Hay varias caras en esto del fuego. Los que provenimos de terruños agropecuarios lo sabemos muy bien. Se sueltan mucho las campanas con la causa "provocada" de los incendios forestales, y se celebra en la prensa la detención de quienes han sido identificados como causantes de los mismos. Pero no se trata de pirómanos, sino de pobres diablos que, como en tantas ocasiones, pecan de exceso de confianza (o simplemente de altanería y soberbia) y se niegan a dejar las quemas de rastrojos para más adelante, en la estación húmeda (en verano, la maleza es muy fácil de eliminar, porque todo está seco: también los matorrales de los montes cercanos). La cara del fuego a la que yo me refiero no es otra que el abandono rural, o la España menguante, que me gusta decir a mí. La agricultura y la ganadería extensiva retroceden y con ellas está desapareciendo (si es que no ha desaparecido ya) un sistema ancestral de prevención. Donde había cabras y ovejas, hoy solo hay matorral; donde había huertas y bancales cuidados, hoy tan solo se distingue maleza.
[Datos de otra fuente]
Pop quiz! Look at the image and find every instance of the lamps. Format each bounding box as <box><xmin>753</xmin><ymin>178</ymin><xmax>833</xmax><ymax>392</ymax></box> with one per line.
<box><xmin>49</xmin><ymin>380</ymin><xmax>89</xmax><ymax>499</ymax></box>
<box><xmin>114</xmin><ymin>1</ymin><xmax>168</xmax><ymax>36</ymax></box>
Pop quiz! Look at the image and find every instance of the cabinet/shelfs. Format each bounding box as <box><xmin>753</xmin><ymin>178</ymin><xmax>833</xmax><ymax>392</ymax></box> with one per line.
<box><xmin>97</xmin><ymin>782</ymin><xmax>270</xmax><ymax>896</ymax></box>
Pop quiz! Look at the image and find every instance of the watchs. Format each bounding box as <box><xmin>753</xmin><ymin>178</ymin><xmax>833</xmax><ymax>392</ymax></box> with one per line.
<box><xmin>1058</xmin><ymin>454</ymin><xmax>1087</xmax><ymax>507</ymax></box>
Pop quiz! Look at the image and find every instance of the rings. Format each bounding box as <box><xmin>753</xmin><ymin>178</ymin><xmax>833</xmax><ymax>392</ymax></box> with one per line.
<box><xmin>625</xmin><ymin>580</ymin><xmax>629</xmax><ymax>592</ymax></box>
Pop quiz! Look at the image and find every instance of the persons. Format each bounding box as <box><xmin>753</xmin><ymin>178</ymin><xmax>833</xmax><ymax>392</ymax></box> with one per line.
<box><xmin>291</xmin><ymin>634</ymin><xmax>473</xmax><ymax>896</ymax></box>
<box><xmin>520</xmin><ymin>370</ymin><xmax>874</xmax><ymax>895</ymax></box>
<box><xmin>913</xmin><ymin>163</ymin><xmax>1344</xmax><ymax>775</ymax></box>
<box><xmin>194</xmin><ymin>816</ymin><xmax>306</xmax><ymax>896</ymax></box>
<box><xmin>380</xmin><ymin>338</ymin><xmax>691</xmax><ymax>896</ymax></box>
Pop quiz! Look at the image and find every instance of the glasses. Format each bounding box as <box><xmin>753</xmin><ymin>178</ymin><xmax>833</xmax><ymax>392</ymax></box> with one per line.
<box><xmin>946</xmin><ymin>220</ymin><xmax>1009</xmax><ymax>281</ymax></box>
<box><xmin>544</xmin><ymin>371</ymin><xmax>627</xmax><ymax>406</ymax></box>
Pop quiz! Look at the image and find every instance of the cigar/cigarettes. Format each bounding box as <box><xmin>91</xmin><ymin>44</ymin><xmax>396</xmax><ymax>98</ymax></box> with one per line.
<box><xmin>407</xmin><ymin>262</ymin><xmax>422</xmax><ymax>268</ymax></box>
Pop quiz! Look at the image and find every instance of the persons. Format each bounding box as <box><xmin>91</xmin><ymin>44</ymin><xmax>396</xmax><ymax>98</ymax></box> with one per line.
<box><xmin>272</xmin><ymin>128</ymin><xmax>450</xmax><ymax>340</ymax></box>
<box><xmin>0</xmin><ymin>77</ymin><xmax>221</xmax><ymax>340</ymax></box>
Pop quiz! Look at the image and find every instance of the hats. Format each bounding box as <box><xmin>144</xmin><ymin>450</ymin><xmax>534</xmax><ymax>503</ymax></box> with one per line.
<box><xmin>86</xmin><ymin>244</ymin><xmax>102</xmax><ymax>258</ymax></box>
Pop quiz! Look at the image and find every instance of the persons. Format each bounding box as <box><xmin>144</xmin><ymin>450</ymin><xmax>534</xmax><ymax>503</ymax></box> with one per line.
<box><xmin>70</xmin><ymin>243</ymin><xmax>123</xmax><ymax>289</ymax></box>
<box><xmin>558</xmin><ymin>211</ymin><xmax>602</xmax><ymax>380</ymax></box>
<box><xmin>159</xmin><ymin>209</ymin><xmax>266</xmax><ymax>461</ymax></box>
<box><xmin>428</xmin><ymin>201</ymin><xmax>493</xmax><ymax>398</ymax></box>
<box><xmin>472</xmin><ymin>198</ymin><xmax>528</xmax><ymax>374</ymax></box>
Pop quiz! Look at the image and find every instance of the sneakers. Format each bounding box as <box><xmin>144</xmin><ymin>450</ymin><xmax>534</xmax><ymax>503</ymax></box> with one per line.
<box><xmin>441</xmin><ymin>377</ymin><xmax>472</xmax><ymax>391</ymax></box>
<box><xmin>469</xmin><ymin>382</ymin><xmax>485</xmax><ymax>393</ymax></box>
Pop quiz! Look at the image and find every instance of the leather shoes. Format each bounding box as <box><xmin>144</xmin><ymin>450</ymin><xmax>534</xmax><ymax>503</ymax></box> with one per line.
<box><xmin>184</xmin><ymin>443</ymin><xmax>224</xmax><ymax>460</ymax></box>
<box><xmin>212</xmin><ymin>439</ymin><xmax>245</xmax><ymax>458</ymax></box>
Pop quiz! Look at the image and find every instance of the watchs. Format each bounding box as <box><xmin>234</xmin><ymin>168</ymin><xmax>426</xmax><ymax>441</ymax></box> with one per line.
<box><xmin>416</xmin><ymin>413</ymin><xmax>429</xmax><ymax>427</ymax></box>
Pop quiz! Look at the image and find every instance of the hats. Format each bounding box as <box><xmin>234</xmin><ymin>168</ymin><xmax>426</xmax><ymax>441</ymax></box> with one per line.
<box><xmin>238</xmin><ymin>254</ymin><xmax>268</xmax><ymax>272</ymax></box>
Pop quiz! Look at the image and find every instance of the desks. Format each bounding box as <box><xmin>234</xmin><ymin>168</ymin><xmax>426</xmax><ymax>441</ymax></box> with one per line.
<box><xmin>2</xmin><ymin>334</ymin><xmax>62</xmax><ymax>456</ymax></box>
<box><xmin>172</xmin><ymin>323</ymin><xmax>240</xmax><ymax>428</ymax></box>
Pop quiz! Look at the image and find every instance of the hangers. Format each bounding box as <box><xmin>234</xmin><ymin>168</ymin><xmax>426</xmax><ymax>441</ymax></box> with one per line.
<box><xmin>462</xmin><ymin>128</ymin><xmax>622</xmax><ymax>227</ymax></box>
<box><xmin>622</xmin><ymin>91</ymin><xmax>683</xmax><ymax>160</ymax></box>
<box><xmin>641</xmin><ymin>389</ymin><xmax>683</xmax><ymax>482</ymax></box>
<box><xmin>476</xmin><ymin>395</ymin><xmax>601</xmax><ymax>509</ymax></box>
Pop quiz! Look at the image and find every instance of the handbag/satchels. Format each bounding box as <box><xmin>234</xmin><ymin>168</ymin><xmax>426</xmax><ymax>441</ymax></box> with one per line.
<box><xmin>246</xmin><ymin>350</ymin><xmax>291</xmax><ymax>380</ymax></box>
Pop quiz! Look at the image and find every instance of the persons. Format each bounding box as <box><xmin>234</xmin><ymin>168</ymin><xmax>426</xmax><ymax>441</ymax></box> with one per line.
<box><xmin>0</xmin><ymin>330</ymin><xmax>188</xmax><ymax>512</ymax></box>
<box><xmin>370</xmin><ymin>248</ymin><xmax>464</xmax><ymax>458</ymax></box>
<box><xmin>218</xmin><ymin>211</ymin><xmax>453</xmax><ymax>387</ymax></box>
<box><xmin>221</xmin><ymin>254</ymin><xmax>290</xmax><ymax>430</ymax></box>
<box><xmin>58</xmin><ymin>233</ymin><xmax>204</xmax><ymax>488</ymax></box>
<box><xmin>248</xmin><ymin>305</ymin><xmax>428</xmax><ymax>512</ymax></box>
La política llora lágrimas de cocodrilo por esa España que se ha ido vaciando, pero tampoco crea incentivos para que el campesino se quede. Y es una cuestión en la que, a lo mejor, habría que ser muy creativos, porque la agricultura es un trabajo que no gusta, y las infraestructuras asociadas a este sector primario suelen dar auténtica pena. Las consejerías no pagan (o pagan muy poco) por los servicios ecosistémicos que limpian los montes, tampoco contrata pastoreo dirigido a urbanizaciones en interfaz forestal, ni reconoce que un rebaño en el monte es un cortafuegos con patas. Alentados por esa panda de ideólogos idiotizados llamados "los ecologistas" (¿o ahora se denominan "los bio"?), se les llena la boca de discursos sobre el desarrollo rural, pero en la práctica se trata de un concepto en el que no creen. De ahí que se permita que el mosaico agroforestal esté desapareciendo y se transforme en una alfombra continua de vegetación lista para arder.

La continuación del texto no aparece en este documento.